Dirasat Series B Pure and Applied Sciences 18(2): 70-92, 1991

Two experiments were conducted at the Agricultural Experiment Farm of the University of Jordan in 1986 and 1987. A split plot design with four replications was applied in both seasons. The main plots were used for the various planting dates of May 1, May 15, June 1, June 15, July 1 and July 15. The subplots were occupied with the clipping heights of 75 cm, 150 and ltoreq 200 cm. Sorghum sudangrass were broadcast at a rate of 60 kg/ha. Nitrogen fertilization was applied at 100 kg N/ha in three equal doses at planting, after one month and after the first harvest. A 500-g sample was dried to a constant weight. Dry matter yield, crude fiber and dry matter digestibility percentages were determined. All data were subjected to an analysis of variance, and treatment means were compared by Duncan's test.

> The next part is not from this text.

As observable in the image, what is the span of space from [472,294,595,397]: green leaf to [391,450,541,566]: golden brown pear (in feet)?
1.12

It was found that seeding sorghum-sudangrass hybrid early in the season, during May, gave the highest number of cuts, especially if it is harvested at 75 cm length. Reduction in fresh and forage yields was recorded when planting was delayed. There was no significant effect of planting dates on crude protein, crude fiber and dry matter digestibility. An increase in fresh and dry forage yields was registered by increasing the plant cutting height from 75 to 150 cm. However, the increase in fresh yield from 150 cm to 200 cm was significant in one year only (1987); while the increase in the dry yield was significant in both seasons. Cutting height at 150 cm did not increase the total protein production significantly compared to the 75 cm cut. This might be due to higher percentage of crude protein (11.75%) at 75 cm cut. It was also found that the percentage of protein was high in the first cut (12.4%) and dropped to 7.96% in the fifth cut. However, the crude fiber percentage was 32.78% in the first cut, and went up to 37.72% in the fifth harvest. Dry matter digestibility coefficients dropped from 53.98% in the first cut to 44.32% in the fifth cut. Taking into consideration the amount of forage collected, the amount of crude protein and the dry matter digestibility coefficients, planting in May, and cutting at a height of 150 cm could be recommended.